● Required action: Go through the listing beneath this task and return every line that carries the string "frames".

● Data under study:
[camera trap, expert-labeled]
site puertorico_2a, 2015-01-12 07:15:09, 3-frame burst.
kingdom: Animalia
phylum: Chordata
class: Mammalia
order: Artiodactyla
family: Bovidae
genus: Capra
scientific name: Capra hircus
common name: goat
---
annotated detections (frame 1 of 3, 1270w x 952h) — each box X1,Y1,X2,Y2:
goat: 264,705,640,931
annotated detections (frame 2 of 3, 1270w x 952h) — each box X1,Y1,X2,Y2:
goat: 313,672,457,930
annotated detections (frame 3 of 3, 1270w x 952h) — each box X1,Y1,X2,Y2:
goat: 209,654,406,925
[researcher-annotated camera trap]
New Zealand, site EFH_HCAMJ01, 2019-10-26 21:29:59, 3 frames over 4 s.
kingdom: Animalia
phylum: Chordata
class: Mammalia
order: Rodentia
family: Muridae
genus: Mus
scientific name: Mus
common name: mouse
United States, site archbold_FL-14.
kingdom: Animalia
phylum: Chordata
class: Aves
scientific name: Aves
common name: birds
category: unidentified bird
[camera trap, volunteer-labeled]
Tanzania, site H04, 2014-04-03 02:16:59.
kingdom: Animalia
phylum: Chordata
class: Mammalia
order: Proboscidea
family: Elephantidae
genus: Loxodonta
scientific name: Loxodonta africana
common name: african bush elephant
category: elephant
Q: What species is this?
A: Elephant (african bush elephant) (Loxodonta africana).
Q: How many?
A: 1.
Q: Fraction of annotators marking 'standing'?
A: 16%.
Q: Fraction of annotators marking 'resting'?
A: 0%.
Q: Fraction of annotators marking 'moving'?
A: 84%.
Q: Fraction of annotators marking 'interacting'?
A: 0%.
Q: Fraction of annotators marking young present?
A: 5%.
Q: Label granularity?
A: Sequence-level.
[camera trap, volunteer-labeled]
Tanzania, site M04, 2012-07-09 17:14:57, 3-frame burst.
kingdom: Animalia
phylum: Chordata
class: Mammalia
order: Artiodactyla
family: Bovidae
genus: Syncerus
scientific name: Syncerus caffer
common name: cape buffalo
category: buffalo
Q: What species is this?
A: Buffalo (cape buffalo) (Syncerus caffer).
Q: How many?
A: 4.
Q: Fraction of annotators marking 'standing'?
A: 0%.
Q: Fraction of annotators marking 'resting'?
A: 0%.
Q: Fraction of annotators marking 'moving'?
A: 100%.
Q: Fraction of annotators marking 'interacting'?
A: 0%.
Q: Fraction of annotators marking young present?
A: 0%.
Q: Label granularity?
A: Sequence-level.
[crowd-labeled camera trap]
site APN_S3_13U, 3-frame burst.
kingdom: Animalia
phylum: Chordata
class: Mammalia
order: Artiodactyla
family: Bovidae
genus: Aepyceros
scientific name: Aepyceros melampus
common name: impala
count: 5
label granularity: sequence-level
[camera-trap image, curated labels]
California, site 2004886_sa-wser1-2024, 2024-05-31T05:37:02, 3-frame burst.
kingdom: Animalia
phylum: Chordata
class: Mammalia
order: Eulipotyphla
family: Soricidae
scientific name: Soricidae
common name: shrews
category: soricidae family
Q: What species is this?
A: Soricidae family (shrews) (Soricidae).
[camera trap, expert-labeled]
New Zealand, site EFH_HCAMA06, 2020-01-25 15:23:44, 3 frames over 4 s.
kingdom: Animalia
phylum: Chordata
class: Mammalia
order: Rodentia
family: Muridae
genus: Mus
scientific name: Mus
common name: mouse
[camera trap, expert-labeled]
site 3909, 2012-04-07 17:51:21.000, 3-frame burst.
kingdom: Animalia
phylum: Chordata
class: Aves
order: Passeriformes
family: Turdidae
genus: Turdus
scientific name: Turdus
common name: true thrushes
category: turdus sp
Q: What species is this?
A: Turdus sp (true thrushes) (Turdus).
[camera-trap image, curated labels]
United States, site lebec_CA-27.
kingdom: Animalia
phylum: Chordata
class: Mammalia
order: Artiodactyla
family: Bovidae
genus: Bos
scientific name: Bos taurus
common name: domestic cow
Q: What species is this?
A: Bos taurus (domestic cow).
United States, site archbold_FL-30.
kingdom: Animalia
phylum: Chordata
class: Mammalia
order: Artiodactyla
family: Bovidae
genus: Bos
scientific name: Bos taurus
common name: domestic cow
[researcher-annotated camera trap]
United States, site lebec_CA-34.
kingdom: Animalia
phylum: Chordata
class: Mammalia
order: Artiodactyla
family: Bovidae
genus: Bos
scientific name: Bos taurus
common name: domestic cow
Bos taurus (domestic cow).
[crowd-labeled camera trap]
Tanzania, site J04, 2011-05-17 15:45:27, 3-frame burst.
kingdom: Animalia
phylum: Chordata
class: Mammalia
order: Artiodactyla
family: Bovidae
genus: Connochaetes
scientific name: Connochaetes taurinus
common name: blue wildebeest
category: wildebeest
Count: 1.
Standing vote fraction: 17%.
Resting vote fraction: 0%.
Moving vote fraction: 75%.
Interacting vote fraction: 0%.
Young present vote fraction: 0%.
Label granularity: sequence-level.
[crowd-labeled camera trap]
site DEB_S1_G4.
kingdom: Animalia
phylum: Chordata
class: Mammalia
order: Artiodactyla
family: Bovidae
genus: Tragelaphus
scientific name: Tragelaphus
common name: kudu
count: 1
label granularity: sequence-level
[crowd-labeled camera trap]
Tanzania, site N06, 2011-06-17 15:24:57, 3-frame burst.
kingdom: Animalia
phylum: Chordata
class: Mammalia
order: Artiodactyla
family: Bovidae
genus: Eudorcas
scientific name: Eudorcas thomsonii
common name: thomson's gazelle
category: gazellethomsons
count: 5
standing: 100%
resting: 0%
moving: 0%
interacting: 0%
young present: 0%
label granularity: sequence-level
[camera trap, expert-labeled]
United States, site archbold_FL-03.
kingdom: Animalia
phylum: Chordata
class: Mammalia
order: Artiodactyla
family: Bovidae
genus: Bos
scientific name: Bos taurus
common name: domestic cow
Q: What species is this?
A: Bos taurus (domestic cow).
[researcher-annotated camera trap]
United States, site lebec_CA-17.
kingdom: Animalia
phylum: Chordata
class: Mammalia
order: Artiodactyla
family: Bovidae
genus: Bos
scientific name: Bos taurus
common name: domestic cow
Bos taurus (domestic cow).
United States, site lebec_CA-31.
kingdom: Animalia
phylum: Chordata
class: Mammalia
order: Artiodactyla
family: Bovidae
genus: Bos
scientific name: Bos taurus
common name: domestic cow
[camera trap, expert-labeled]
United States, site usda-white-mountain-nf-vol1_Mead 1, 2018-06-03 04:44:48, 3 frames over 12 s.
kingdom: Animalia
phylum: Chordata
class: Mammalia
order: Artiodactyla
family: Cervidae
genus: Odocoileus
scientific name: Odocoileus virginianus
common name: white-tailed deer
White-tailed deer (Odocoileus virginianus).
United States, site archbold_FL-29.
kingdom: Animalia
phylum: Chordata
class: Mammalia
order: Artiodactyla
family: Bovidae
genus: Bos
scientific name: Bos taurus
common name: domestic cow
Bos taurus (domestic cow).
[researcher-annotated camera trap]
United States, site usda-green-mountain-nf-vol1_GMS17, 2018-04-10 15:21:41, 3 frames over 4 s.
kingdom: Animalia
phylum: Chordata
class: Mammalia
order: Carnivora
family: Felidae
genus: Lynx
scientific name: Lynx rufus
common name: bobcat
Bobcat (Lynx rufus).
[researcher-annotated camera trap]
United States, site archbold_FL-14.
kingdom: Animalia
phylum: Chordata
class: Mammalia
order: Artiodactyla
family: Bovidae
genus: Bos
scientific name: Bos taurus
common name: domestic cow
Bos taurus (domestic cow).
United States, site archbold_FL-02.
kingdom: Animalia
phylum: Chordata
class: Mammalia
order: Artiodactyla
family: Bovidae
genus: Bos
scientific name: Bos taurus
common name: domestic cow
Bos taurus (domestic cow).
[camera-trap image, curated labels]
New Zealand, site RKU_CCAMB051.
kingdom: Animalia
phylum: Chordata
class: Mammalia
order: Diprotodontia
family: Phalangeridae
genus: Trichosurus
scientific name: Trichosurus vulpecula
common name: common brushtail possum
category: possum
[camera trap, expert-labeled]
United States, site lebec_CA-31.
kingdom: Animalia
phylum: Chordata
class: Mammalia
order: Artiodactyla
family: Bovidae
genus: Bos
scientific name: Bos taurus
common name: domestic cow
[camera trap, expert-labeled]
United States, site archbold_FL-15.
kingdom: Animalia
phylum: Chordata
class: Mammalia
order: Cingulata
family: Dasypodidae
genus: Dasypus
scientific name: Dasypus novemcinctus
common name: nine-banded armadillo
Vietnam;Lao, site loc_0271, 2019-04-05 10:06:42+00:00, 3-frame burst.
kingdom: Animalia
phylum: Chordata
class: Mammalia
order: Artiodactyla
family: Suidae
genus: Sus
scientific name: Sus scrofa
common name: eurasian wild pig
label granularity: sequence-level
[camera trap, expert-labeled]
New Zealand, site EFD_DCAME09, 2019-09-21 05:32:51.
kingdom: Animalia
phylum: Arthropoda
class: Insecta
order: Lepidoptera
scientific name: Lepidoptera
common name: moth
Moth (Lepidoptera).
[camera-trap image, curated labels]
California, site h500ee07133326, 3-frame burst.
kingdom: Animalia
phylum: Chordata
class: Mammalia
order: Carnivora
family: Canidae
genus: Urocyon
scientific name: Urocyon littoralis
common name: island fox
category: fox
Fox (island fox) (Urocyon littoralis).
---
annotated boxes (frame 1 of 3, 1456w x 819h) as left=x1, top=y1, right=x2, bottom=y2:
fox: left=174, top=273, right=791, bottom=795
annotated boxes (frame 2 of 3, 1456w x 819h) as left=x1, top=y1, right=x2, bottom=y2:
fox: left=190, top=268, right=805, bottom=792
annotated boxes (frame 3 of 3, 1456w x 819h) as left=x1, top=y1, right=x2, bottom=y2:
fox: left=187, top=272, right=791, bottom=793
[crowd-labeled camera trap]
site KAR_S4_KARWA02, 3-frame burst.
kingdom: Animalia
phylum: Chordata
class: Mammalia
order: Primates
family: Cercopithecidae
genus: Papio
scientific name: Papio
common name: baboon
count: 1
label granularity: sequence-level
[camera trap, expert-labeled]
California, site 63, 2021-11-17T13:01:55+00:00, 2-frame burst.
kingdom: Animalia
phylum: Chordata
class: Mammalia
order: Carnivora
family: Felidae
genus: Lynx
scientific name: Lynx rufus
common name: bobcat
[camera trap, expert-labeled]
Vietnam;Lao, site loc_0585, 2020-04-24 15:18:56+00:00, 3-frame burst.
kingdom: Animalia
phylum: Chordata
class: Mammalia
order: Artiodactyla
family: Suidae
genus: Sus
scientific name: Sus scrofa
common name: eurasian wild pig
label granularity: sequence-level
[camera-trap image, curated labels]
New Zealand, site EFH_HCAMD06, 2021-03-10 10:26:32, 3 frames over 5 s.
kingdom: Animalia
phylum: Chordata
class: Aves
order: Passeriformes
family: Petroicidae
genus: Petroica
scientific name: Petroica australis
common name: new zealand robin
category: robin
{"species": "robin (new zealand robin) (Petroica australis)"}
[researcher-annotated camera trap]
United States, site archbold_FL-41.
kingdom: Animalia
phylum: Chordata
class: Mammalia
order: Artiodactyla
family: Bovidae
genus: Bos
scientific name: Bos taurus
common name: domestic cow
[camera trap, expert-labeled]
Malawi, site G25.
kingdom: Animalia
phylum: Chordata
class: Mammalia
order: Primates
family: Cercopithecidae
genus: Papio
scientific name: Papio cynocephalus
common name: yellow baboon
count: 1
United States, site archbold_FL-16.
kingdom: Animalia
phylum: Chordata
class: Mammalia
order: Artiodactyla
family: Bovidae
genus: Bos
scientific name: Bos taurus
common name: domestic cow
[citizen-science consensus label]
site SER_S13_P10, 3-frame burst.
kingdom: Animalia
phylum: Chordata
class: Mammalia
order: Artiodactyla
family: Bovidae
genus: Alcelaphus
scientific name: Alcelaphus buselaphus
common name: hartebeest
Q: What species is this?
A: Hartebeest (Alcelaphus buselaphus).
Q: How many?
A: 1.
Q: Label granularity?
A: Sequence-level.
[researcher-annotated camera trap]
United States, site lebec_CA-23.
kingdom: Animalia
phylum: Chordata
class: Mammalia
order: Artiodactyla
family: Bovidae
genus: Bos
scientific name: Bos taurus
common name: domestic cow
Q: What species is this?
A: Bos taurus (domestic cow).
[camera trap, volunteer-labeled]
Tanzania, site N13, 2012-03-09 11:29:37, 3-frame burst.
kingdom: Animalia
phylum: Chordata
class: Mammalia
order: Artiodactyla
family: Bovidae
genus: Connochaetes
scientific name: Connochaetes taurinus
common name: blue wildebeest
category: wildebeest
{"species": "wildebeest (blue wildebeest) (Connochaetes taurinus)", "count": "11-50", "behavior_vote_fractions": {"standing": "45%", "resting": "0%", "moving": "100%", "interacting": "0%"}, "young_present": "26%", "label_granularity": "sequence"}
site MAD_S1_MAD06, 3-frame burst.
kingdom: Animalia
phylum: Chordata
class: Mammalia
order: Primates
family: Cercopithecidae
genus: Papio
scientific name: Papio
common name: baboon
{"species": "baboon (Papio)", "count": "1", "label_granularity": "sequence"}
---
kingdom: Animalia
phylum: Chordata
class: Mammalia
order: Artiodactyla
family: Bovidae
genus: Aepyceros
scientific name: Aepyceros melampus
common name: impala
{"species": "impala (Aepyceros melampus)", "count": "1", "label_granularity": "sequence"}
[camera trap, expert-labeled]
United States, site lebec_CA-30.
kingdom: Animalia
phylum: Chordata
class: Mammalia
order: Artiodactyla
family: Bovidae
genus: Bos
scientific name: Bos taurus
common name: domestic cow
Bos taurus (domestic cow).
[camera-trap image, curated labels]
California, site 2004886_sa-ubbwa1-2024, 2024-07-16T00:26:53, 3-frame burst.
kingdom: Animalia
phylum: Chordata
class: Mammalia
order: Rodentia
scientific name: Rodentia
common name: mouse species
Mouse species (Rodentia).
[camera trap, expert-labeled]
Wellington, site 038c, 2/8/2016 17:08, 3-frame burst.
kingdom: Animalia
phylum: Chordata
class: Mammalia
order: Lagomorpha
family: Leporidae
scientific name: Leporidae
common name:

● Reply to the task:
New Zealand, site EFH_HCAMJ01, 2019-10-26 21:29:59, 3 frames over 4 s.
New Zealand, site EFH_HCAMA06, 2020-01-25 15:23:44, 3 frames over 4 s.
United States, site usda-white-mountain-nf-vol1_Mead 1, 2018-06-03 04:44:48, 3 frames over 12 s.
United States, site usda-green-mountain-nf-vol1_GMS17, 2018-04-10 15:21:41, 3 frames over 4 s.
New Zealand, site EFH_HCAMD06, 2021-03-10 10:26:32, 3 frames over 5 s.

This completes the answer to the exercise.